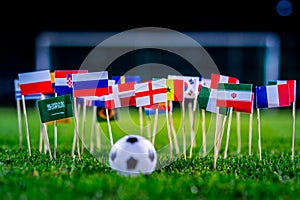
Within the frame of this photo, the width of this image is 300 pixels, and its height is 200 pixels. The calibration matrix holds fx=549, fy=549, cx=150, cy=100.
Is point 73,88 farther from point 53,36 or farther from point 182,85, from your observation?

---

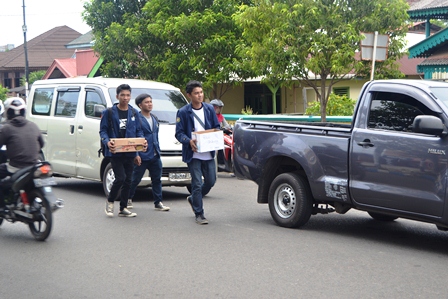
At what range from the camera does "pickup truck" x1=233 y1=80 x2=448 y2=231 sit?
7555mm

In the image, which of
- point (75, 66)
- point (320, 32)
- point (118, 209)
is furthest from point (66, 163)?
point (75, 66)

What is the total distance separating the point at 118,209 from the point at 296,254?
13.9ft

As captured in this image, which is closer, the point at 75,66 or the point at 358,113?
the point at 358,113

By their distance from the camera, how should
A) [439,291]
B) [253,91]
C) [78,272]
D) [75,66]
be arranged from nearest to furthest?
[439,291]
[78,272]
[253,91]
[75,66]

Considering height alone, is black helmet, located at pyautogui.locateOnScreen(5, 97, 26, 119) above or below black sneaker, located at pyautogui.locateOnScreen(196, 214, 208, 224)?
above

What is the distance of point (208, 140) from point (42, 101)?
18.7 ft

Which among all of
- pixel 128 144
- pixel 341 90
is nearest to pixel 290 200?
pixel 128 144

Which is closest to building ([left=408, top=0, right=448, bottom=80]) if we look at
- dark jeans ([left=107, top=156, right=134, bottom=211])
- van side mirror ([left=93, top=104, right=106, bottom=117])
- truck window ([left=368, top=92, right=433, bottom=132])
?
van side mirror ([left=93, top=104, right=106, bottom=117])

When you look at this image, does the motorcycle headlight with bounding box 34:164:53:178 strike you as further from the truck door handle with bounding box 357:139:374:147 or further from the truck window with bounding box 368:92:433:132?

▶ Direction
Echo the rows between the line holding "Which among all of" and the line holding "When you look", inclusive, reproducing them verbatim.

▶ Finished task
Which among all of
- pixel 128 144
- pixel 341 90
is nearest to pixel 290 200?
pixel 128 144

Which is closest to building ([left=408, top=0, right=448, bottom=80]) if we look at
- dark jeans ([left=107, top=156, right=134, bottom=211])
- van side mirror ([left=93, top=104, right=106, bottom=117])
- truck window ([left=368, top=92, right=433, bottom=132])
?
van side mirror ([left=93, top=104, right=106, bottom=117])

When you look at this image, does the motorcycle headlight with bounding box 34:164:53:178 strike you as further from the truck door handle with bounding box 357:139:374:147 or further from the truck window with bounding box 368:92:433:132?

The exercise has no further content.